Ada pula modus menawarkan jasa agen laku pandai tanpa syarat yang rumit. Nasabah akan diminta mengirimkan sejumlah uang agar mendapatkan mesin EDC.
Tips menghindari jebakan social engineering:
1. Jaga kerahasiaan data pribadi.
Jangan pernah memberikan dan membagikan informasi kepada siapapun, termasuk oknum yang mengaku sebagai pegawai bank.
2. Waspada penipu yang mengaku petugas bank.
Biasanya penipu akan menghubungi melalui telepon, email, sms, atau akun media social korban.
Nantinya, penipu akan menanyakan seputar data pribadi dengan berbagai modus, mulai dari kartu yang dblokir, ada kenaikan biaya transfer dan lainnya. Hal ini akan memicu korban merasa panik atau senang dan berujung meminta password, PIN, OTP dan data pribadi lainnya.
3. Jangan posting data pribadi dimedia social.
Banyak nasabah yang menggunakan instragram dan mengunggah data pribadi seperti nama ibu kandung hingga nama panggilan ke instastory tanpa mereka sadari itu merupakan celah bagi pelaku soceng.
Maka dari itu jangan pernah menunjukan foto KTP, nomor rekening, buku tabungan, nomir telepon ataupun data pribadi lainnya dimedia sosial.
4. Cek keaslian.
Imbauan bagi nasabah selalu mengecek keaslian telepon, akun media sosial, email, maupun website bank agar terhindar dari jebakan social engineering. Untuk itu, pastikan hanyanmenghubungi kontak resmi dari bank.
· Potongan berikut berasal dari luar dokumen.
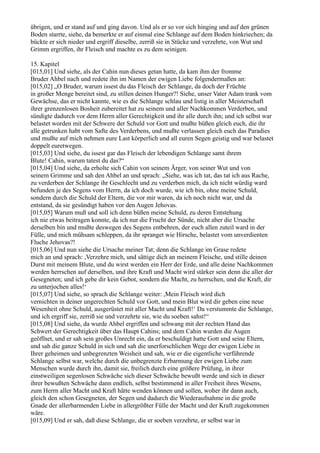 übrigen, und er stand auf und ging davon. Und als er so vor sich hinging und auf den grünen
Boden starrte, siehe, da bemerkte er auf einmal eine Schlange auf dem Boden hinkriechen; da
bückte er sich nieder und ergriff dieselbe, zerriß sie in Stücke und verzehrte, von Wut und
Grimm ergriffen, ihr Fleisch und machte es zu dem seinigen.

15. Kapitel
[015,01] Und siehe, als der Cahin nun dieses getan hatte, da kam ihm der fromme
Bruder Ahbel nach und redete ihn im Namen der ewigen Liebe folgendermaßen an:
[015,02] „O Bruder, warum issest du das Fleisch der Schlange, da doch der Früchte
in großer Menge bereitet sind, zu stillen deinen Hunger?! Siehe, unser Vater Adam trank vom
Gewächse, das er nicht kannte, wie es die Schlange schlau und listig in aller Meisterschaft
ihrer grenzenlosen Bosheit zubereitet hat zu seinem und aller Nachkommen Verderben, und
sündigte dadurch vor dem Herrn aller Gerechtigkeit und ihr alle durch ihn; und ich selbst war
belastet worden mit der Schwere der Schuld vor Gott und mußte büßen gleich euch, die ihr
alle getrunken habt vom Safte des Verderbens, und mußte verlassen gleich euch das Paradies
und mußte auf mich nehmen eure Last körperlich und all euren Segen geistig und war belastet
doppelt euretwegen.
[015,03] Und siehe, du issest gar das Fleisch der lebendigen Schlange samt ihrem
Blute! Cahin, warum tatest du das?“
[015,04] Und siehe, da erholte sich Cahin von seinem Ärger, von seiner Wut und von
seinem Grimme und sah den Ahbel an und sprach: „Siehe, was ich tat, das tat ich aus Rache,
zu verderben der Schlange ihr Geschlecht und zu verderben mich, da ich nicht würdig ward
befunden je des Segens vom Herrn, da ich doch wurde, wie ich bin, ohne meine Schuld,
sondern durch die Schuld der Eltern, die vor mir waren, da ich noch nicht war, und da
entstand, da sie gesündigt haben vor den Augen Jehovas.
[015,05] Warum muß und soll ich denn büßen meine Schuld, zu deren Entstehung
ich nie etwas beitragen konnte, da ich nur die Frucht der Sünde, nicht aber die Ursache
derselben bin und mußte deswegen des Segens entbehren, der euch allen zuteil ward in der
Fülle, und mich mühsam schleppen, da ihr spranget wie Hirsche, belastet vom unverdienten
Fluche Jehovas?!
[015,06] Und nun siehe die Ursache meiner Tat; denn die Schlange im Grase redete
mich an und sprach: ,Verzehre mich, und sättige dich an meinem Fleische, und stille deinen
Durst mit meinem Blute, und du wirst werden ein Herr der Erde, und alle deine Nachkommen
werden herrschen auf derselben, und ihre Kraft und Macht wird stärker sein denn die aller der
Gesegneten; und ich gebe dir kein Gebot, sondern die Macht, zu herrschen, und die Kraft, dir
zu unterjochen alles!‘
[015,07] Und siehe, so sprach die Schlange weiter: ,Mein Fleisch wird dich
vernichten in deiner ungerechten Schuld vor Gott, und mein Blut wird dir geben eine neue
Wesenheit ohne Schuld, ausgerüstet mit aller Macht und Kraft!‘ Da verstummte die Schlange,
und ich ergriff sie, zerriß sie und verzehrte sie, wie du soeben sahst!“
[015,08] Und siehe, da wurde Ahbel ergriffen und schwang mit der rechten Hand das
Schwert der Gerechtigkeit über das Haupt Cahins; und dem Cahin wurden die Augen
geöffnet, und er sah sein großes Unrecht ein, da er beschuldigt hatte Gott und seine Eltern,
und sah die ganze Schuld in sich und sah die unerforschlichen Wege der ewigen Liebe in
Ihrer geheimen und unbegrenzten Weisheit und sah, wie er die eigentliche verführende
Schlange selbst war, welche durch die unbegrenzte Erbarmung der ewigen Liebe zum
Menschen wurde durch ihn, damit sie, freilich durch eine größere Prüfung, in ihrer
einstweiligen segenlosen Schwäche sich dieser Schwäche bewußt werde und sich in dieser
ihrer bewußten Schwäche dann endlich, selbst bestimmend in aller Freiheit ihres Wesens,
zum Herrn aller Macht und Kraft hätte wenden können und sollen, woher ihr dann auch,
gleich den schon Gesegneten, der Segen und dadurch die Wiederaufnahme in die große
Gnade der allerbarmenden Liebe in allergrößter Fülle der Macht und der Kraft zugekommen
wäre.
[015,09] Und er sah, daß diese Schlange, die er soeben verzehrte, er selbst war in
5. Aktifkan two-factor authentication.
Untuk mencegah pelaku soceng merentas akun, maka nasabah perlu mengaktifkan two-factor authentication sebagai lapisana keamanan untuk melindungi data dan password nasabah. Cara itu bias dilakukan seperti dengan verifikasi biometric sidik jari, face ID, hingga token PIN. Dengan begitu, akun nasabah akan lebih aman.
6. Aktifkan notifikasi transaksi rekening dan cek histori secara berkala.
Fitur notifikasi akan sangat membantu nasabah dalam memantau transaksi keluar masuk dana yang ada direkening bank nasabah. Notifikasi ini dapat dikirimkan melalui SMS ataupun email.
Walaupun banyak nasabah yang tertarik menggunakan layanan perbankan berbasis digital. Tetapi, tidak semua nasabah menikmati semua layanan yang dirancang, terutama adanya kebocoran data. Maka dari itu nasabah harus pandai memanfaatkan dan mengamankan data pribadi jangan sampai kita ceroboh karena ketidakpahaman kita sendiri. (PMS20).
Penulis: Leli Irwanah, Mahasiswa Akuntansi Universitas Nahdlatul Ulama Indonesia (UNUSIA) Jakarta.